ASSIGNED TASK =>
Please take the lines from the one holding "common name: ocelot" through the one holding "site RUA_S1_M7." in the data below and copy them exactly.

INPUT DATA =>
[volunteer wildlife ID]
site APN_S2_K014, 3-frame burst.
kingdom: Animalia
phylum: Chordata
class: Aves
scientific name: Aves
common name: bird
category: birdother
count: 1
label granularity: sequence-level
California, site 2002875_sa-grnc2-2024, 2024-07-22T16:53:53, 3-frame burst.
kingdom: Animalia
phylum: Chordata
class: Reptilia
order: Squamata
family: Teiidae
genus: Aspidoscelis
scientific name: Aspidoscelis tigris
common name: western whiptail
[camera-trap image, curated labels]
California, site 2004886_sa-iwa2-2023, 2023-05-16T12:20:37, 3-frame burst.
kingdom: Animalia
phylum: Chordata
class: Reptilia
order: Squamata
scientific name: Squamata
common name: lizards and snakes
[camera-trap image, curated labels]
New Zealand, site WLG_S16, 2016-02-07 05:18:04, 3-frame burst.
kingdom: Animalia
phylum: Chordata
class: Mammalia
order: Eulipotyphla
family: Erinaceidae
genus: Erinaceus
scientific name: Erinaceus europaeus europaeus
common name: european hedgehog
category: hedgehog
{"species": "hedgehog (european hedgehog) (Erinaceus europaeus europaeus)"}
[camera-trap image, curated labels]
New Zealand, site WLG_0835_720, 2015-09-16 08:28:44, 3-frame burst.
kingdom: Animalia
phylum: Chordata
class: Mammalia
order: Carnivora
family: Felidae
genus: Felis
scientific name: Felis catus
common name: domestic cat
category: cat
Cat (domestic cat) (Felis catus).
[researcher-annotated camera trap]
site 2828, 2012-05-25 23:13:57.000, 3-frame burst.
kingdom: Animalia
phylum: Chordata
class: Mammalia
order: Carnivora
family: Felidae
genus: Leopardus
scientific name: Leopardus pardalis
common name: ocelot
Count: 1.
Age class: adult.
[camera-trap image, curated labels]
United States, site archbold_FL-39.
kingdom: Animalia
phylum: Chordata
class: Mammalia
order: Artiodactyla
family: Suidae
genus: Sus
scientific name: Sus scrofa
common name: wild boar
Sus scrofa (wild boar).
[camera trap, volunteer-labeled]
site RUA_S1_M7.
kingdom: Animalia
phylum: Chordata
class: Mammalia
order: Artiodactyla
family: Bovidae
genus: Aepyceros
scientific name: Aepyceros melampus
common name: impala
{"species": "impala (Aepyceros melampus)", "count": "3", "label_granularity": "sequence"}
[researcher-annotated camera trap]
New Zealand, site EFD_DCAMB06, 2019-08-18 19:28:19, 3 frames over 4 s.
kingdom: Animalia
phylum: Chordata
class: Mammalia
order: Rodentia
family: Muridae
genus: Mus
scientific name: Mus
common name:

RESPONSE AREA =>
common name: ocelot
Count: 1.
Age class: adult.
[camera-trap image, curated labels]
United States, site archbold_FL-39.
kingdom: Animalia
phylum: Chordata
class: Mammalia
order: Artiodactyla
family: Suidae
genus: Sus
scientific name: Sus scrofa
common name: wild boar
Sus scrofa (wild boar).
[camera trap, volunteer-labeled]
site RUA_S1_M7.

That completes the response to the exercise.